Podniesienie limitu zadłużenia dla rządu nie rozwiązało problemów Stanów Zjednoczonych. W pierwszej kolejności niepokój inwestorów budzą kiepskie dane gospodarcze – spadek tempa wzrostu produktu krajowego, ochłodzenie koniunktury w przemyśle oraz ograniczenie wydatków konsumpcyjnych przez gospodarstwa domowe.
Na domiar złego agencje ratingowe ostrzegają przed redukcją oceny wiarygodności kredytowej Stanów Zjednoczonych ze względu na spowolnienie gospodarcze.

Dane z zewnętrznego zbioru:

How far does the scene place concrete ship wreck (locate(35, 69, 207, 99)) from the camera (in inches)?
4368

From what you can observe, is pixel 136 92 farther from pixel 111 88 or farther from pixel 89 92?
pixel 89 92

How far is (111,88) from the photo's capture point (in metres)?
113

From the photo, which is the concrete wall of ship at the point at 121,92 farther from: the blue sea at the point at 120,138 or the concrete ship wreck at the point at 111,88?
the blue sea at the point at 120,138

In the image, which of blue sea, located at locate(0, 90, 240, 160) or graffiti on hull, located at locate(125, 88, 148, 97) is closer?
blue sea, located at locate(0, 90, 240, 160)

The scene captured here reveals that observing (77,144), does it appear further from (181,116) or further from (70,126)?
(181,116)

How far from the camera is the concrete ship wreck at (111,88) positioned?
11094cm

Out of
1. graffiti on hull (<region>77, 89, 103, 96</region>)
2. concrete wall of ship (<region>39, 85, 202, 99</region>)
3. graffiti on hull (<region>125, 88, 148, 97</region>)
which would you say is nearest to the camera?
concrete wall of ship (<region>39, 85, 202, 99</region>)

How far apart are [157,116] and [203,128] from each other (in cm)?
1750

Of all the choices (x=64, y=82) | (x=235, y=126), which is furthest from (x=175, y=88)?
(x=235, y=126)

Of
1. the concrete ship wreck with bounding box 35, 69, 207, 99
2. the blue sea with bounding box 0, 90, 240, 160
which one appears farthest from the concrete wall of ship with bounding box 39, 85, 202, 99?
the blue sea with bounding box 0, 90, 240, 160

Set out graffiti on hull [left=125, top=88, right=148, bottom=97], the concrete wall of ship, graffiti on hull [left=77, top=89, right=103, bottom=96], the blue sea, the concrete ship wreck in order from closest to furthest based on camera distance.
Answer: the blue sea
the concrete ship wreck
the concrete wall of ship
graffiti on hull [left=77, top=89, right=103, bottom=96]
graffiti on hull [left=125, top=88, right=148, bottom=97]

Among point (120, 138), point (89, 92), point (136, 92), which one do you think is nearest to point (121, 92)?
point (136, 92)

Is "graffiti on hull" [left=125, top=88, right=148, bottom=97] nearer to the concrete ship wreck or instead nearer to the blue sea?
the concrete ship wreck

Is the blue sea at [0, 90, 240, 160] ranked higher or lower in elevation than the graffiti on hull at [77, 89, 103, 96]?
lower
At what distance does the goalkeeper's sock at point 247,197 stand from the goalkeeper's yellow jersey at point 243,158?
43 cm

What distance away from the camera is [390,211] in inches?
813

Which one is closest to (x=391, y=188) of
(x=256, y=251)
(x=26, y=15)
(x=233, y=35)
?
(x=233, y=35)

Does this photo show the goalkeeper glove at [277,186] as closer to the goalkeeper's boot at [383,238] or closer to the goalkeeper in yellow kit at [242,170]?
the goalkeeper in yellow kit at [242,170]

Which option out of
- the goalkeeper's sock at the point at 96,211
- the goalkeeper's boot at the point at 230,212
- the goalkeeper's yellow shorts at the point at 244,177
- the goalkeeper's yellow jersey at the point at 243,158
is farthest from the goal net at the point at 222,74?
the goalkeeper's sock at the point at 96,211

Agencje ostrzegają, że podniesienie limitu zadłużenia oraz zaproponowane oszczędności są niewystarczające, aby uzdrowić amerykańskie finanse publiczne. Takie stanowisko przedstawił Moody's oraz Fitch.
Podobne problemy dotykają Unię Europejską. Obecnie największą uwagę skupiają na sobie Włochy oraz Hiszpania. Oba kraje zmagają się z problemem ochłodzenia koniunktury, który destabilizuje finanse publiczne. Przedstawione dzisiaj indeksy koniunktury dla sektora usługowego spadły poniżej 50 p. - poziomu charakterystycznego dla okresów spowolnienia gospodarczego.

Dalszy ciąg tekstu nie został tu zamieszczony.